Selected text
▬▬▬▬▬▬

# RCI Platinum membership



## sthompsen (Mar 28, 2011)

I was wondering if anyone has had any experiences with the Platinum membership they can share? It looks like it could be a good program... I am most interested in unit upgrades and priority inventory. Also exchanges for experiential vacations. Any insight would be great. Happy travels!


----------



## tlguinn_2000 (Apr 27, 2011)

*Platinum*

I hate to even mention this because more and more people may start joining the Platinum Points program.  If everyone joins then it becomes just like the regular membership, and then RCI has to figure out another way to get more money from us :annoyed: 
Anyway, I joined the Platinum Points program and thus far have been pleasantly surprised by what I can now see with some searches.  There was one in May that NEVER comes up on that short of notice.  I am also in for an upgrade for DVC at Vero Beach in September.  You do not actually know if you get the upgrade until 14 days before check in, so I will have to let you know if I get upgraded or not.  I figure just one upgrade would be worth the extra Platinum membership cost.  So far it looks very good.

<


----------



## stonebroke (Apr 27, 2011)

*where?*

Where are you seeing something different with a Platinum Search than with a regular search (I hear the priority access search is available in Weeks Platinum) but the points website says to call for Priority Access and even though I have weeks access and still have a week in that account the platinum membership apparently doesn't transfer.   

  As far as the upgrades, I have 4 different units reserved through points with the "don't upgrade me box unchecked"  but I have very low expections of an upgrade.  All of my reservations are in popular areas for popular times.  I would assume the only time I am going to get an unit upgrade is in the off season. 

   So far the best thing has been the shopping perks...buying from merchants online things that I was already going to buy.  I got quarterly check already that equaled over half of my platinum membership.


----------



## tlguinn_2000 (Apr 27, 2011)

*search results*

I did a search before becoming a Platinum member, called and became a Platinum memeber, and then did another search in the standard points search.  there were a few new places that showed up.  The membership goes into effect as soon as you pay, but you have to log out and then back into your account.

<


----------



## hdmass (Apr 27, 2011)

We joined so that we could use points for airfare.  Which we did to go to AUA, but boy was it hard.  I was only allowed by the system to make two reservations online and then had to call (and pay) to make the final two reservations.  On our most recent trip to Divi Village, we were not upgraded.  We already had a two bedroom, but it would have been nice to get a renovated unit.  Of course, we were there during a very busy week.  Since we travel during school vacations, I doubt we will ever get upgraded.


----------



## stonebroke (Apr 27, 2011)

*Trade Test*

Sounds like we may need to do a trade test with someone who has a regular points account and our Platinum.  I posted a NYC sighting a couple days ago on the sightings board.  Can someone with a regular points account see HGVC 57th Street? or the other HGVC?

▬▬▬▬▬▬

Excerpts of spatial question data

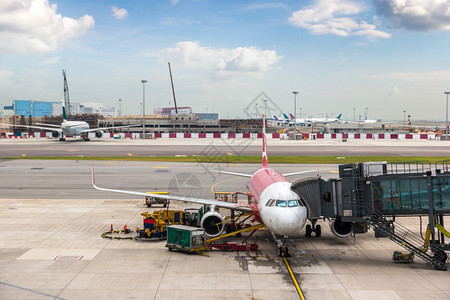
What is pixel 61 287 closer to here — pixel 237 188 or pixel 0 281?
pixel 0 281

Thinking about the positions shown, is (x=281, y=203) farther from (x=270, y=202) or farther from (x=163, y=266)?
(x=163, y=266)

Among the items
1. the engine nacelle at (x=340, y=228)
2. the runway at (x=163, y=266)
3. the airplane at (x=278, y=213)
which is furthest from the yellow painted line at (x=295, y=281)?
the engine nacelle at (x=340, y=228)

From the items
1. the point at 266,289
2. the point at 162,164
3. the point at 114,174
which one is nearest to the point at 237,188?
the point at 114,174

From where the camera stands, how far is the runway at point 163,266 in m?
19.4

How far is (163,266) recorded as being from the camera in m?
23.1

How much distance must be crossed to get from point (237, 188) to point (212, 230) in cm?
2155

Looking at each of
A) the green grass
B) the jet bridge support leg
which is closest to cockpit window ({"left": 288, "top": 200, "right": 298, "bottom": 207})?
the jet bridge support leg

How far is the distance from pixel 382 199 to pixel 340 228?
3531 mm

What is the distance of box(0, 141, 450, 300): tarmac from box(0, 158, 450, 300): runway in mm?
45

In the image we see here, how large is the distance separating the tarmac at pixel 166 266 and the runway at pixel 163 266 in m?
0.04

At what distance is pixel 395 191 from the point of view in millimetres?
24859

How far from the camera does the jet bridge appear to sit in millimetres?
23609

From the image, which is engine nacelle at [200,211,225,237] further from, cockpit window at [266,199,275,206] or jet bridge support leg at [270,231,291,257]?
cockpit window at [266,199,275,206]

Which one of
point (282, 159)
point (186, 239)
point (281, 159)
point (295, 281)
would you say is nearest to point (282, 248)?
point (295, 281)
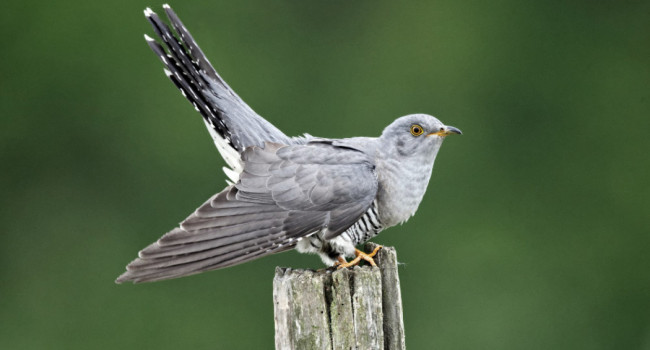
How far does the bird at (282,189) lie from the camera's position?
2.17m

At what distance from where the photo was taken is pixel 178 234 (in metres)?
2.14

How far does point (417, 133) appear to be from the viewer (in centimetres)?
260

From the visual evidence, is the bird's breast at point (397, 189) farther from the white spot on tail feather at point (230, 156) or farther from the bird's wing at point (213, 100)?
the white spot on tail feather at point (230, 156)

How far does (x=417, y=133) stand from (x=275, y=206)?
627 mm

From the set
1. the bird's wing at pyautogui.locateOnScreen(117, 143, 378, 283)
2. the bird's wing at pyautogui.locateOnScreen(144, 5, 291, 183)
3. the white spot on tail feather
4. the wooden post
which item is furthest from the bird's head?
the wooden post

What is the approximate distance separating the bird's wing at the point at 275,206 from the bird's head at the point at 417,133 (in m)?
0.16

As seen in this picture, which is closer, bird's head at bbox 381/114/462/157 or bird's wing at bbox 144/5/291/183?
bird's head at bbox 381/114/462/157

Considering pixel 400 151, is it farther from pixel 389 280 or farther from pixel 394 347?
pixel 394 347

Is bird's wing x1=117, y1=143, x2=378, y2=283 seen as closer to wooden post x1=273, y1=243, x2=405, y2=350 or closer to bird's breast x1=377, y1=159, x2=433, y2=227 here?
bird's breast x1=377, y1=159, x2=433, y2=227

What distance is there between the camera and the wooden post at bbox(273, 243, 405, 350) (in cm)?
183

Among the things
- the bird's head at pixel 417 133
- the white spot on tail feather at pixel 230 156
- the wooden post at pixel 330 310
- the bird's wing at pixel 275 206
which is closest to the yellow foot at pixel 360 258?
the bird's wing at pixel 275 206

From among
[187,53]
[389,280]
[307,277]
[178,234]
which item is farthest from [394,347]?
[187,53]

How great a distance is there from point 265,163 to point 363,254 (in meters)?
0.51

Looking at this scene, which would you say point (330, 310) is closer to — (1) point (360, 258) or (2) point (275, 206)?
(1) point (360, 258)
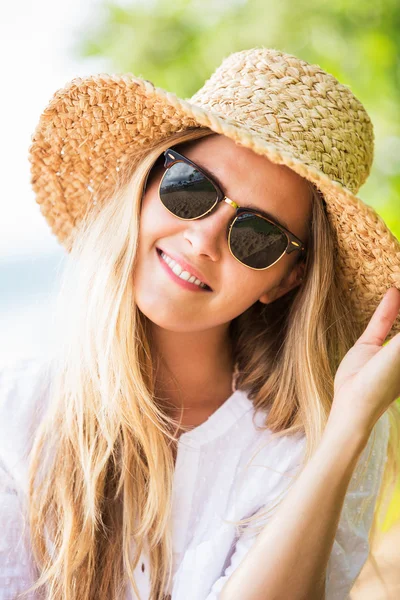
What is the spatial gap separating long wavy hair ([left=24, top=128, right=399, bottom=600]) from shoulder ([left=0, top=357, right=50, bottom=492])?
0.17 ft

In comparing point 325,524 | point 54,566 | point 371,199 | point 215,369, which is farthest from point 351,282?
point 371,199

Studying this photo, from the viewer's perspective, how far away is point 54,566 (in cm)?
176

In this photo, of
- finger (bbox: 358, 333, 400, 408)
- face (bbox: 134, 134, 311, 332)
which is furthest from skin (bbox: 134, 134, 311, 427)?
finger (bbox: 358, 333, 400, 408)

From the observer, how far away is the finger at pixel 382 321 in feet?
6.06

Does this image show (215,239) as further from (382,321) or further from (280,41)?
(280,41)

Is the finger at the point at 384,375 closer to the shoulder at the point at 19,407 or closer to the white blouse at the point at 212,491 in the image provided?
the white blouse at the point at 212,491

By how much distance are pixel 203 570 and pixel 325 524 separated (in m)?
0.49

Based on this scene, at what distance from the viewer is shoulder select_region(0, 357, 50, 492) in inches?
74.9

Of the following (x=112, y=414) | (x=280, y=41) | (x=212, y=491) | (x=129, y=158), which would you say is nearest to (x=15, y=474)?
(x=112, y=414)

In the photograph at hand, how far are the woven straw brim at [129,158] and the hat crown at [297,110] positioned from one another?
0.18 ft

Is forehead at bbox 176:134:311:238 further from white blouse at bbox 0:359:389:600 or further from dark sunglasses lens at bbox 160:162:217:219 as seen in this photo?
white blouse at bbox 0:359:389:600

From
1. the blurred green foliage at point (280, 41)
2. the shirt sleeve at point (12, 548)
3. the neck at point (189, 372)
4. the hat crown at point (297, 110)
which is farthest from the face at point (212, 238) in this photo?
the blurred green foliage at point (280, 41)

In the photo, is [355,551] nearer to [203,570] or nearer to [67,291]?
[203,570]

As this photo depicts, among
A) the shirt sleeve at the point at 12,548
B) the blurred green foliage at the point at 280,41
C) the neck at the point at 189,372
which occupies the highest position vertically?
the blurred green foliage at the point at 280,41
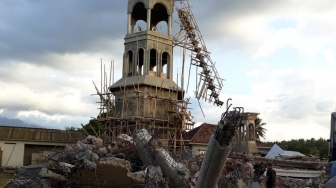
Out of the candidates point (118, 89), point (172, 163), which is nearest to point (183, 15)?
point (118, 89)

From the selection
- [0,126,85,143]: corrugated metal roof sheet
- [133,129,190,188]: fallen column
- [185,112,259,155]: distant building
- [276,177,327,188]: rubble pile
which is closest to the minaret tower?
[185,112,259,155]: distant building

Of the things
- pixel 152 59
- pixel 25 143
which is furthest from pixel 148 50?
pixel 25 143

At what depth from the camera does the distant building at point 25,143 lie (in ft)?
127

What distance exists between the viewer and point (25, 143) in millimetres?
40281

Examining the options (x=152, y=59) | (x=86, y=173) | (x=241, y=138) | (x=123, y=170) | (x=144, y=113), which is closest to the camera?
(x=123, y=170)

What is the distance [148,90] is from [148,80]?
58 centimetres

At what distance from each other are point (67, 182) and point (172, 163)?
283 cm

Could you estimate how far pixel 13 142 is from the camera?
130 ft

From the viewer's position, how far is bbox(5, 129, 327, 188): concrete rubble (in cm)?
1077

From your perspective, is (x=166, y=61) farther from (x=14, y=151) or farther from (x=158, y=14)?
(x=14, y=151)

▬▬▬▬▬▬

Exercise tasks
1 - Which usernames appear as posters in the RCI Platinum membership thread? List each one once.
2 - Continue the RCI Platinum membership thread from the point where it stops.

The replies
1 - sthompsen, tlguinn_2000, stonebroke, hdmass

2 -
----------



## sologirl (May 6, 2011)

Both HGVC 57th Street and the NY Hilton HGVC are available in regular points only from Jan-Feb 2012, studios only. Manhattan Club also isn't available until Jan, but has both studio and 1 bed. Anything sooner/better in Platinum?


----------



## VivianLynne (May 6, 2011)

I should join TUG just to see the Sightings Thread for the RCI Platimum weeks.


----------



## Hawaiibarb (May 11, 2011)

*Charge for making reservations?*



hdmass said:


> We joined so that we could use points for airfare.  Which we did to go to AUA, but boy was it hard.  I was only allowed by the system to make two reservations online and then had to call (and pay) to make the final two reservations.  On our most recent trip to Divi Village, we were not upgraded.  We already had a two bedroom, but it would have been nice to get a renovated unit.  Of course, we were there during a very busy week.  Since we travel during school vacations, I doubt we will ever get upgraded.



I just went to learn about the platinum points, and I do like the flexibility.  I wondered if there was a charge to make a reservation.  Also, do you know how the points work to use them for car rentals.  any info would be helpful!

Many thanks!

Barb in Honolulu


----------



## Hawaiibarb (May 11, 2011)

*Another question*

I sounds as though it's easy to use your points to make a reservation, and I actually have a lot of points.  But when would a reservation simply be done by using my points, and when does it become an exchange which incurs the trading fee.  Anyone with experience in this?

thanks!

Barb


----------



## gorevs9 (May 17, 2011)

Because of my health, I wasn't doing much traveling and short trips using points are not very cost effective.  As a result I ended up with a lot of points that were going to expire.  I bought the platimum membership because it gave me two opportunities to use the points for partners program.  I used a bunch of points to buy a couple $200 RCI activities Cards (i.e. prepaid Visa cards).after paing the fees and the extra embership, I probably came out slightly ahead.  Better than losing the points.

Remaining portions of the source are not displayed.